### Trecho selecionado
··········

Ter o diagnóstico de diástase abdominal e receber indicação de tratamento não significa, por si só, que qualquer técnica cirúrgica esteja automaticamente coberta pelo plano. Na saúde suplementar, a análise depende do procedimento solicitado, da segmentação do contrato, da rede envolvida e das regras de cobertura vigentes no momento do pedido.

O primeiro passo é separar diagnóstico, indicação e cobertura

Diástase dos retos é o alargamento da linha alba entre os músculos retos abdominais. A diretriz da European Hernia Society usa distância superior a 2 cm como definição, mas ressalta que sintomas, impacto funcional e presença de hérnia associada são mais úteis para discutir tratamento do que um número isolado.

A indicação médica deve responder a uma pergunta clínica: qual problema está sendo tratado e qual procedimento é proposto? A autorização do plano é uma etapa administrativa diferente.

O que a operadora analisa

A ANS mantém o Rol de Procedimentos e Eventos em Saúde e suas Diretrizes de Utilização como referência de cobertura obrigatória para os planos aos quais essas regras se aplicam, sempre considerando a segmentação assistencial contratada. A legislação também prevê critérios específicos para situações envolvendo procedimentos fora do Rol.

··········

### Tarefas propostas
• a. Enumere todos os fatores dos quais, segundo o texto sobre diástase abdominal, depende a análise de cobertura na saúde suplementar.
• b. Atualize o texto sobre diástase abdominal entre "A indicação médica" e "etapa administrativa diferente.", inclusive, substituindo "pergunta clínica" por "questão clínica".

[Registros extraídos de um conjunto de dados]
··········

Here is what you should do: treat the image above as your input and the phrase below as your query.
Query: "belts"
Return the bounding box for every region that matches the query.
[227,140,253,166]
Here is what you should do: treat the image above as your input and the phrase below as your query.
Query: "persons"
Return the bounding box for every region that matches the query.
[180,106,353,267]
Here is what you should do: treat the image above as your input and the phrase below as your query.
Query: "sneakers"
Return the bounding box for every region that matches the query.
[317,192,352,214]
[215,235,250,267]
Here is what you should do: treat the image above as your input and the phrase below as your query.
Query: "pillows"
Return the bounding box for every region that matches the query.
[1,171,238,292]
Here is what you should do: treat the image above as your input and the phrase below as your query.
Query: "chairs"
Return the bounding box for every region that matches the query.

··········

### Respostas por tarefa
• a.
- O procedimento solicitado
- A segmentação do contrato
- A rede envolvida
- As regras de cobertura vigentes no momento do pedido

• b.
A indicação médica deve responder a uma questão clínica: qual problema está sendo tratado e qual procedimento é proposto? A autorização do plano é uma etapa administrativa diferente.